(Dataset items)
[Start of Attachment]
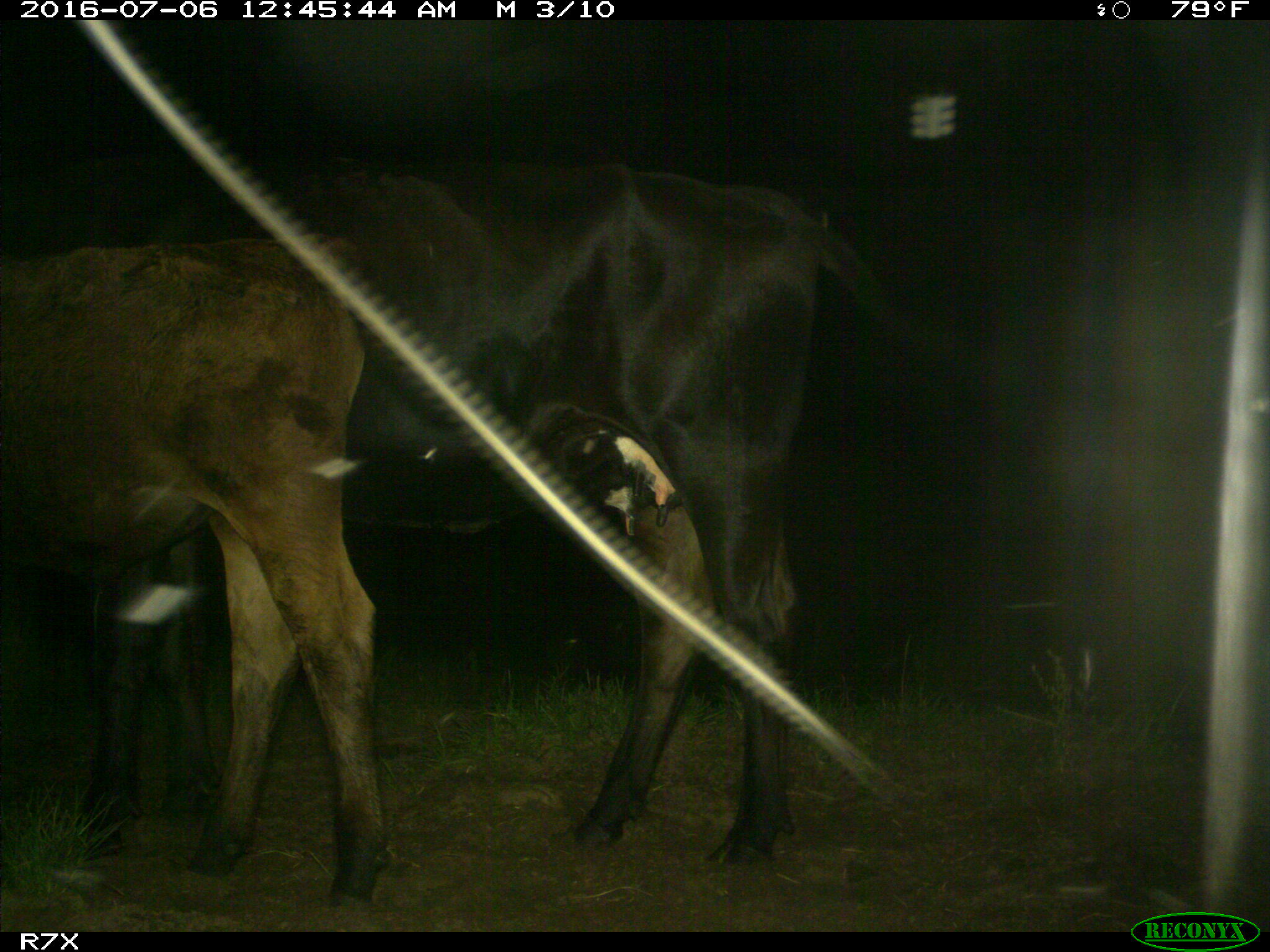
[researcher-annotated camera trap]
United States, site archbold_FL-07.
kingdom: Animalia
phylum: Chordata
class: Mammalia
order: Artiodactyla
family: Bovidae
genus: Bos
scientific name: Bos taurus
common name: domestic cow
[End of Attachment]
TO DO.
Apart from the images, every line above needs to be printed again exactly.

SOLUTION TO THIS TASK.
[researcher-annotated camera trap]
United States, site archbold_FL-07.
kingdom: Animalia
phylum: Chordata
class: Mammalia
order: Artiodactyla
family: Bovidae
genus: Bos
scientific name: Bos taurus
common name: domestic cow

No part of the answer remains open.